Now that we appreciate just how deeply engraved the system of capitalism is in Africans, we shall now analyse how this has affected the way we view stock.

Stocking predated the coming of Europeans. 

It was practised even by the first humans who practised drying meat, fruits and grain that they hunted and gathered. 

After them, came others who began cultivating and rearing livestock. 

After a season of labouring on the fields, the harvest is processed and stored. 

This is what we call stock, along with tamed animals which reproduce and multiply as the owner rears them.

In the modern setting, if one needs money, one can simply sell one’s grain or livestock for cash.

If one works for several months and uses his savings to purchase groceries and/or beverages with the intent to use or resale in the future, this also counts as stock.

Now let us try to comprehend the sheer amount of foreign products from both East and West that can be found here in Africa. 

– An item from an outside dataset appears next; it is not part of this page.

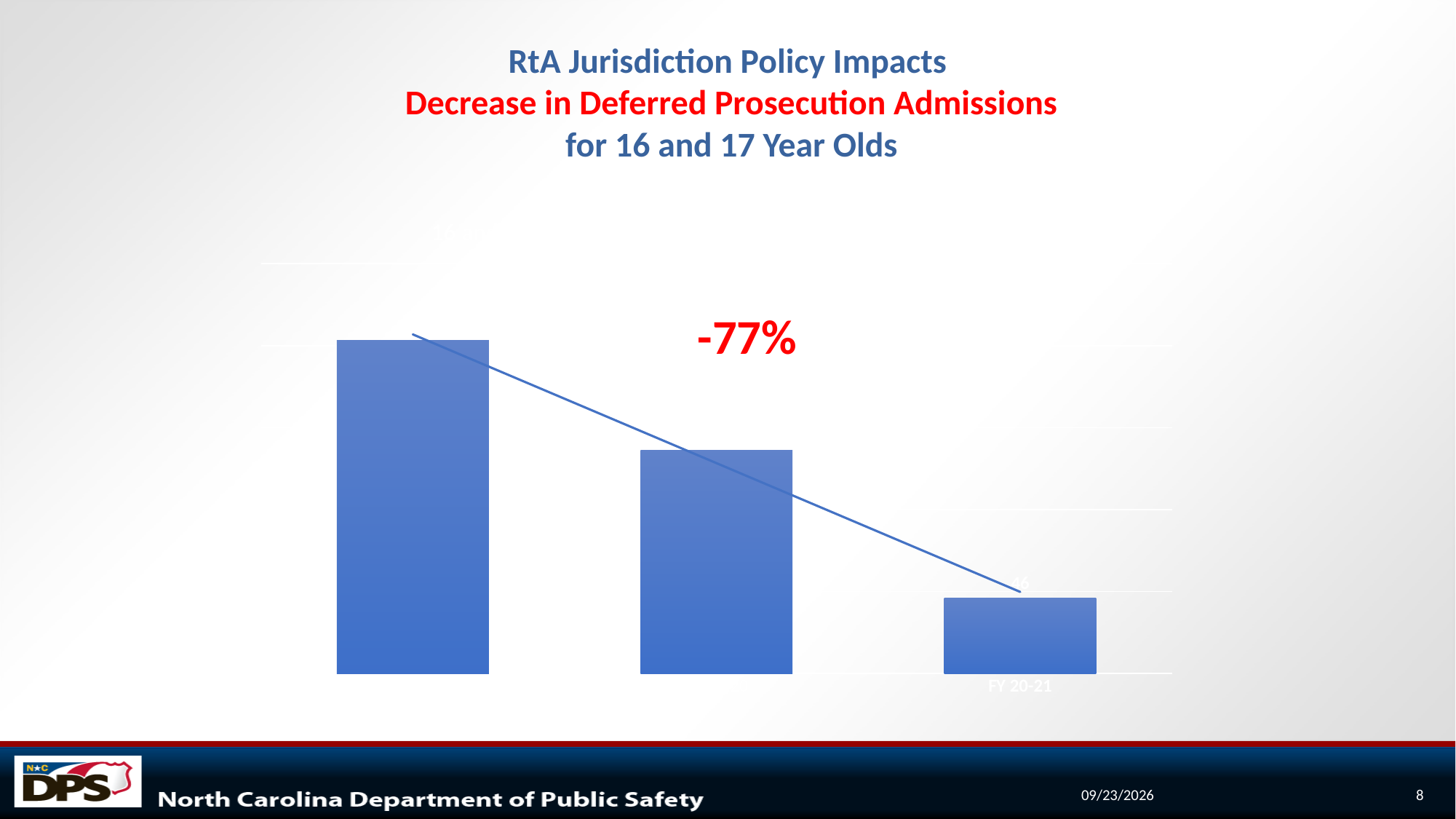
What is the red line of the slide title? Decrease in Deferred Prosecution Admissions Which bar is the tallest in the chart? the leftmost bar Which bar is the shortest in the chart? the rightmost bar (FY 20-21) What is the value shown for FY 20-21? 46 What percentage change is annotated in red on the chart? -77% What kind of chart is shown on the slide? bar chart How many bars are plotted in the chart? 3 Which is larger, the leftmost bar or the middle bar? the leftmost bar Which is larger, the middle bar or the FY 20-21 bar? the middle bar Do the bar values rise or fall from left to right across the chart? fall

They are insurmountable, yet they come from distant lands. 

No one would go through so much trouble to make available his or her products unless the venture is profitable.

A company serves its market until domestic demand is met, and it then expands into trade beyond its borders and boosts its supply. 

With stocks all over the world, large companies then overtake all indigenous ones as they succumb to competition.  

The locals do not stand a chance.

This means savings or stocks of the locals become few, prejudicing their economy in the end. 

In Zimbabwe, before the coming of whites, we had grain, livestock, minerals, game and other natural resources which belonged to us; which we would trade for foreign goods in markets such as Sofala.

These stocks were the wealth of the citizens which they relied on for trade purposes before the introduction of money. 

It was known as barter trade and as long as one was productive in his field, there would be no poverty and hunger. 

Yet nowadays one can work like a mule all his life and still die a pauper. 

Nature has its own form of stocks which us humans should try to learn from. 

The sun releases heat and light energy. 

Heat warms our bodies and light facilitates for vital processes such as photosynthesis in plants. 

This light energy allows for plants to produce starch and oxygen, thus we receive food and breathable air from them.

The energy from the sun stays within the plant till it dies, and whatever remains retains this energy. 

When the plant debris go underground, or inside a water body, or cave, fossil fuel is produced after a long time under high pressure. 

This can be found in the form of coal, oil or gas and when used, the energy of the sun which was stored inside the plant is released and brings forth heat and light. 

These we use to cook, power machines and so on. 

After more time and a lot more pressure, the coal transmutes into diamond. 

The diamond, though incombustible, turns its potential heat and light energy into hardness which can be used for cutting in industry and also jewellery.

The sun’s energy can be equated to one’s fruits of labour, be it in the form of cash or kind, because often there is heat involved when working which causes one to sweat. 

Instead of spending all the salary or consuming all the yield, if some is kept as stock, one’s labour could pay off months or years later through consuming or selling the produce.

Fixating on the cost of transporting or storing the goods is a capitalistic trait which hinders people from exercising this key practice of survival, namely stocking. 

Having stocks of food, animals and other things will also help sustain life when economies crash or natural disasters occur.